### What to do
In the thread below on how long it takes to wake up, how long does Aelthwyn say it has lately taken before their final full "on" switch activates?
(Excerpt to read begins)
# How long does it take for you to be fully and functionality awake in the morning?



## stiletto (Oct 26, 2013)

*How long does it take for you to be fully and functionally awake in the morning?*

Or whenever you wake up? 

For me, I'm groggy for about 5-10 minutes and then I'm pretty alert. So by the time I'm done brushing my teeth, I'm usually ready to get stuff done. What about you?


----------



## To_august (Oct 13, 2013)

An hour or so I think.
I usually fully wake up by the time I arrive at work and get bombarded with work.
Before that it mostly resembles autopiloting in the fog.


----------



## Cataclysm (Mar 16, 2015)

When I get outside I go from being half asleep to fully awake. I guess it's because of the air or something.


----------



## Rice (Apr 27, 2014)

It depends. If I actually have to do something I can wake up within 15 minutes or so, but if I'm just sitting around it takes me over an hour.


----------



## Hei (Jul 8, 2014)

INTJ :: >30 min


----------



## Nekomata (May 26, 2012)

Only when it's afternoon do I wake up.


----------



## nichya (Jul 12, 2014)

oh my god, I am terrible at this, sometimes I eat a bowl of oatmeal with fruits and a cup of coffee in 2 hours that is excluding the time I spend snoozing and other things

When I had morning classes I would make it somehow though and throw myself out in 45 mins - 1 hour and I don't even put on make up >.>


----------



## Lady Isla (Feb 20, 2015)

10-20min and I really pick up steam once the coffee hits my bloodstream. haha


----------



## Despotic Nepotist (Mar 1, 2014)

I'm usually reasonably functional by the time I'm either in my car or at school, which is about 30 minutes to an hour. Although, when I get home, I do take a nap for an hour or two.


----------



## bigstupidgrin (Sep 26, 2014)

INFP: I'm getting better at rolling out of bed and getting to work, but one of the greatest luxuries to me is the long morning.


----------



## Halcyon (Jun 21, 2013)

I'm usually fully awake no later than 10:00.... P.M.


----------



## bkdjdnfbnne (Mar 8, 2015)

A little under 5 minutes. A rub of the eyes, a piss and awake!


----------



## 1000BugsNightSky (May 8, 2014)

Usually within a minute or two of waking up. Many times, right when I wake up too.


----------



## Aelthwyn (Oct 27, 2010)

I depends to a large extent on what point of the sleep cycle I've woken up in, as well as partly on the environment and what I need to do, but I am a slow waker-upper. I'd say lately it takes about five hours before my final full 'on' switch activates, I'm not useless before then, but I still feel like it's sort of going uphill before I reach that completely charged up and ready to go of my own accord not just moving because I _have_ to.
(Excerpt to read ends)
(Records supplied begins)
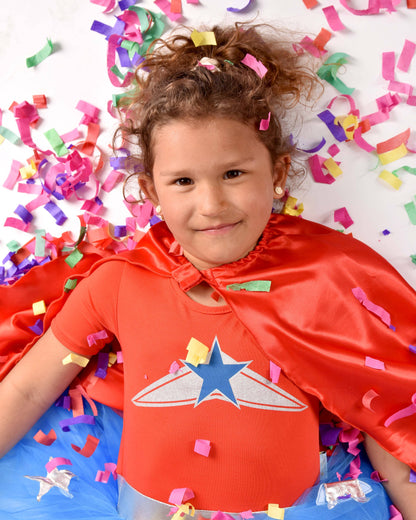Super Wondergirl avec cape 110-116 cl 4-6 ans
(Records supplied ends)
(Records supplied begins)
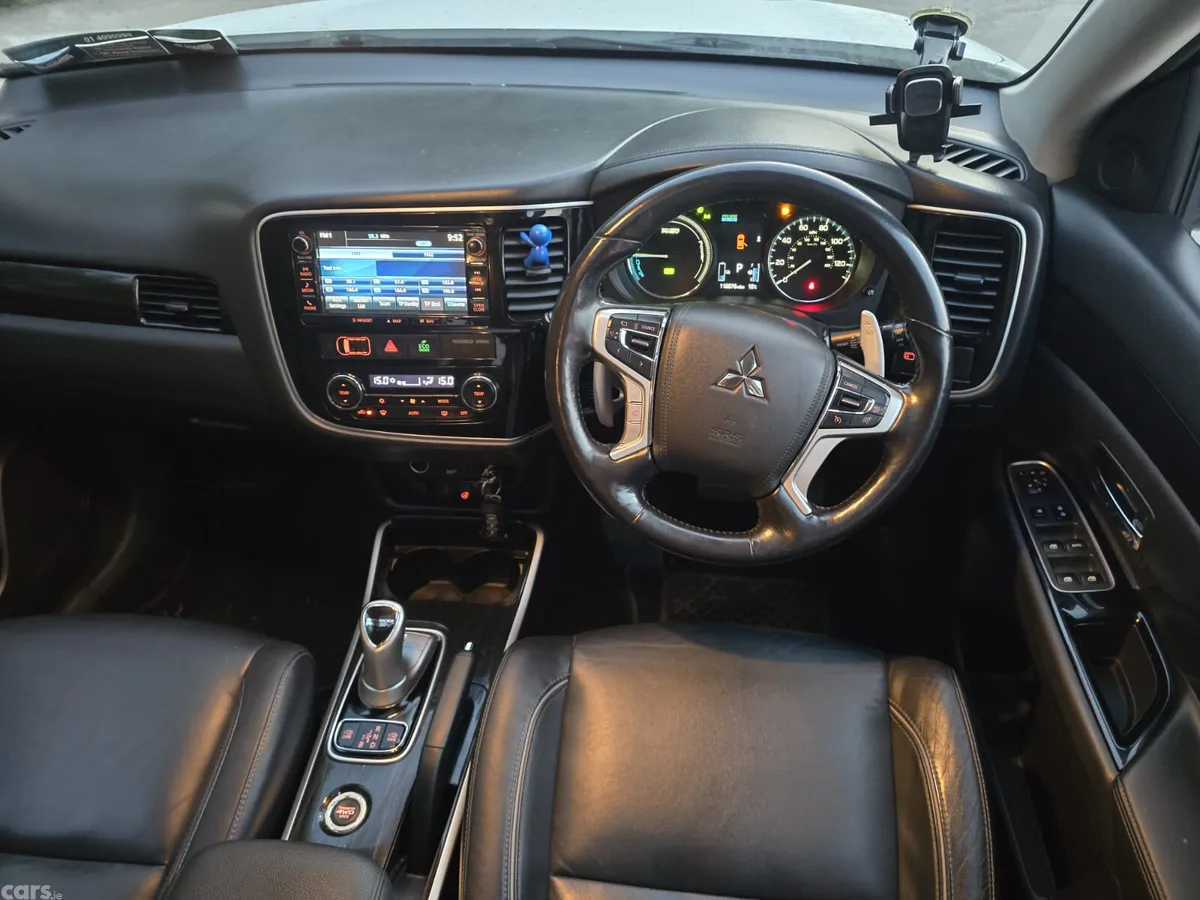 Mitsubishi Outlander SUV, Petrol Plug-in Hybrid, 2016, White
(Records supplied ends)
(Records supplied begins)
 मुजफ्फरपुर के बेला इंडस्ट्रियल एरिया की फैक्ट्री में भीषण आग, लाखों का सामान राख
(Records supplied ends)
### Solution
About five hours.